WARNING: The following images are stupid and tragic and you will only find them funny if you are a bad person, like me.
These are screengrabs from a Qanon hangout where users are complaining that their loved ones have all abandoned them:
And not to totally change the subject, but I unscientifically asked my Twitter followers if they’d stopped speaking to any family members due to a difference in political views and almost 44% said they had:
This sounds like a great time to talk about the one huge conspiracy theory that I secretly believe, so buckle up:
Before we start, my next novel is up for pre-order! If you want a signed hardcover you can only get them here. All the other buy links, including audio, are right here. If you want to read the first two chapters to get a sense of what you’re buying, here you go.
1. Avoiding the proverbial racist uncle at Thanksgiving
The first thing you need to understand is that the alienation the Qanon types endure is a feature, not a bug.
This is the same mechanism that allows cults to survive, a technique experts call, “Encourage the members to act like weird assholes so that nobody else will want to be friends with them.” It is necessary, because social isolation keeps fragile beliefs intact. This is why political outrage influencers have always trained their followers to repeat talking points in the most off-putting, dehumanizing tone possible.
Knowing this, we should be suspicious of anyone who implies that cutting off loved ones is a virtue. It tends to be a method of control.
Now obviously only a true bastard would suggest that, say, a trans teenager should be forced to spend time around her openly transphobic father, or that anyone owes it to their racist grandpa to listen to his rants about how Trump’s border wall should include sniper nests. Even if they’re just parroting something they saw on Facebook, some positions are less about policy preferences and more about an ugliness in the heart.
☆ ☆ ☆ ☆
Problems to work on:
**A)** Write out the essay on political estrangement word for word, beginning at the words "These are screengrabs" and stopping after the words "feature, not a bug.".
**B)** In the essay on political estrangement, what share of the writer's Twitter followers said they had stopped speaking to family members over a difference in political views?
☆ ☆ ☆ ☆
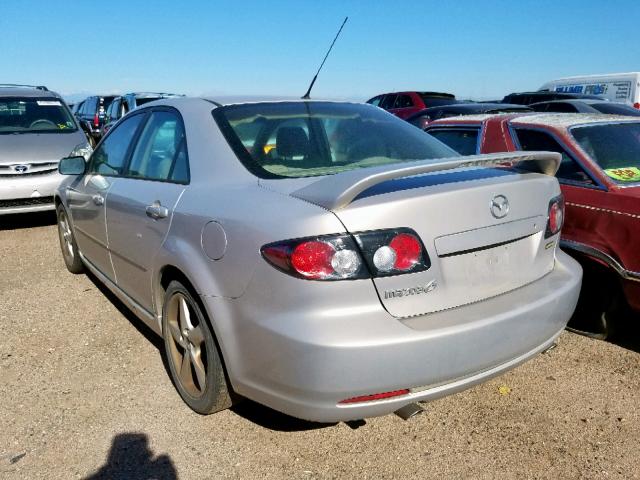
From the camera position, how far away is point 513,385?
3.15 metres

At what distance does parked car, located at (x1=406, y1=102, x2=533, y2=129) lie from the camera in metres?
8.77

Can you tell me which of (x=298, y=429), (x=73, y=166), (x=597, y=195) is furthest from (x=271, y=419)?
(x=73, y=166)

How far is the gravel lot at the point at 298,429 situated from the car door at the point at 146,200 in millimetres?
593

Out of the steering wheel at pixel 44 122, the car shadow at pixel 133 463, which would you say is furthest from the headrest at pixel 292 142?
the steering wheel at pixel 44 122

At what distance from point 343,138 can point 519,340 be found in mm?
1409

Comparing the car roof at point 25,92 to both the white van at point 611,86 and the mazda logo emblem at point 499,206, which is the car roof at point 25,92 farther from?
the white van at point 611,86

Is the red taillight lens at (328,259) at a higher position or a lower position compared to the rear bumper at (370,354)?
higher

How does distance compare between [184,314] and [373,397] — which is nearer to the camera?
[373,397]

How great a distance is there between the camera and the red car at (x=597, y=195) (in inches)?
128

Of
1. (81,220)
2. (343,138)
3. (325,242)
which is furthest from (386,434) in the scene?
(81,220)

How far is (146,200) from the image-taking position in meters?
3.06

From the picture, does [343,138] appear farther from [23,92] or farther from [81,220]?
[23,92]

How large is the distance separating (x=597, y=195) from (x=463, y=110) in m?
6.48

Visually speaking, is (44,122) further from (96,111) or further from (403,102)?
(96,111)
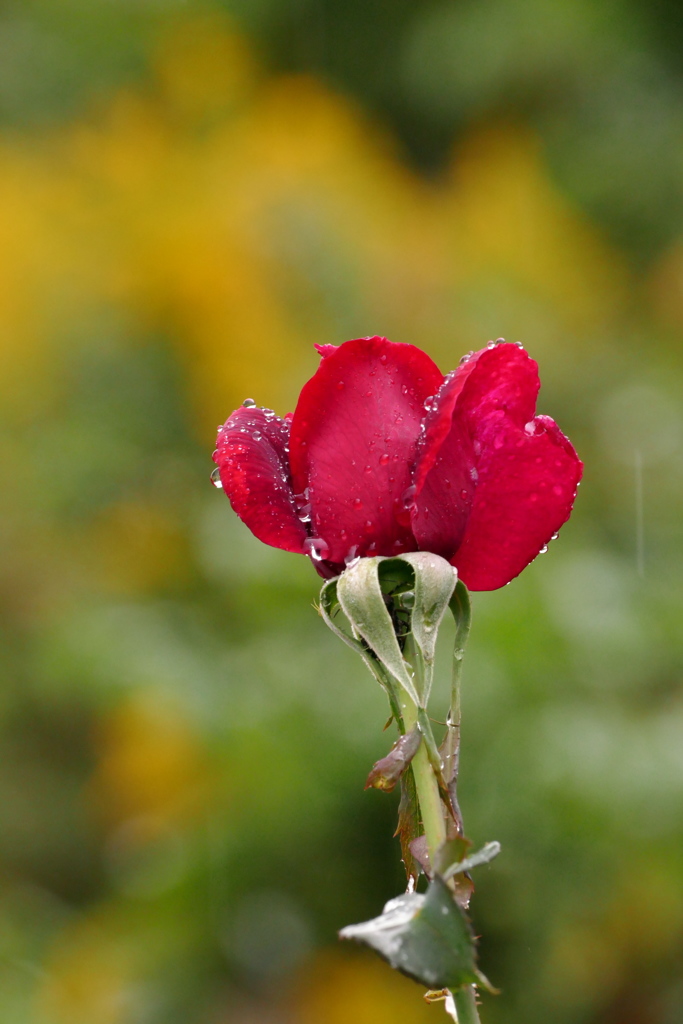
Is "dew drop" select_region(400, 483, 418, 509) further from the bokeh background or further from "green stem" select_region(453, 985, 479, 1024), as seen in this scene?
the bokeh background

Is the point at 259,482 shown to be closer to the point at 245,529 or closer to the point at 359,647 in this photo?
the point at 359,647

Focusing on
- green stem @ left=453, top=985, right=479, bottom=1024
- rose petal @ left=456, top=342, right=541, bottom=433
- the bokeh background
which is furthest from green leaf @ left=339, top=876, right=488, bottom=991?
the bokeh background

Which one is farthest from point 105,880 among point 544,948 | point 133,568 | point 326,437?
point 326,437

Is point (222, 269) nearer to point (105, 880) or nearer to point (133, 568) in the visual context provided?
point (133, 568)

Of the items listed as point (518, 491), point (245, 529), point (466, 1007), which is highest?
point (245, 529)

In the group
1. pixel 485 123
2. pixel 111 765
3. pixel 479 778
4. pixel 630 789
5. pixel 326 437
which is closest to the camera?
pixel 326 437

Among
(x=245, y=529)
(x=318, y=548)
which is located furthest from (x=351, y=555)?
(x=245, y=529)
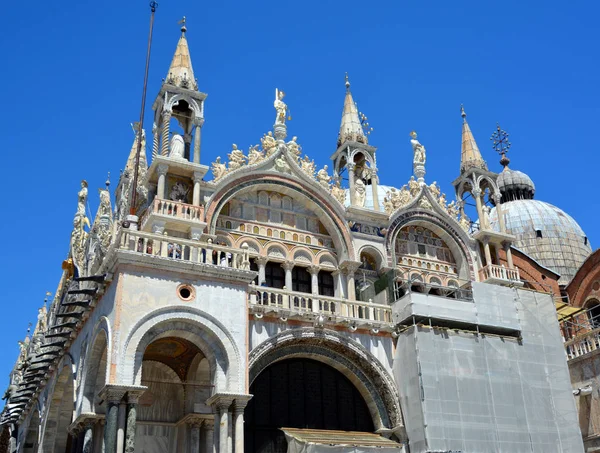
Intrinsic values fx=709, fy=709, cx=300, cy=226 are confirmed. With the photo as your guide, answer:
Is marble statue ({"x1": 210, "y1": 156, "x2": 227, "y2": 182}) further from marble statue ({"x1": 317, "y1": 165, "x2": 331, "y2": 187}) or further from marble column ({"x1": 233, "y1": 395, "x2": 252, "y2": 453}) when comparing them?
marble column ({"x1": 233, "y1": 395, "x2": 252, "y2": 453})

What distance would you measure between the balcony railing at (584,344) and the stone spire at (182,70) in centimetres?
1814

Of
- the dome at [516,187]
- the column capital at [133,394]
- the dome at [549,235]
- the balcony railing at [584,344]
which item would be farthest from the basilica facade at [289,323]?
the dome at [516,187]

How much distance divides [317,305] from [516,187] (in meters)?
40.0

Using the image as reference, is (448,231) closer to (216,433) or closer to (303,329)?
(303,329)

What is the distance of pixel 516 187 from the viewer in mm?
58781

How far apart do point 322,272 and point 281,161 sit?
4491mm

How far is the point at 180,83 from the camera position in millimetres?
26156

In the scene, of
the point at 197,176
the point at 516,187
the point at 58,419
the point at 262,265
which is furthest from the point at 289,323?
the point at 516,187

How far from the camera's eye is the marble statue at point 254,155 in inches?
1039

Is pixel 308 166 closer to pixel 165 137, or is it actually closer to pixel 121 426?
pixel 165 137

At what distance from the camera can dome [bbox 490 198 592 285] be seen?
5241cm

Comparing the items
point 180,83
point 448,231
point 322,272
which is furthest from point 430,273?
☆ ☆ ☆ ☆
Written responses:
**A)**
These are screengrabs from a Qanon hangout where users are complaining that their loved ones have all abandoned them:
And not to totally change the subject, but I unscientifically asked my Twitter followers if they’d stopped speaking to any family members due to a difference in political views and almost 44% said they had:
This sounds like a great time to talk about the one huge conspiracy theory that I secretly believe, so buckle up:
Before we start, my next novel is up for pre-order! If you want a signed hardcover you can only get them here. All the other buy links, including audio, are right here. If you want to read the first two chapters to get a sense of what you’re buying, here you go.
1. Avoiding the proverbial racist uncle at Thanksgiving
The first thing you need to understand is that the alienation the Qanon types endure is a feature, not a bug.

**B)** Almost 44%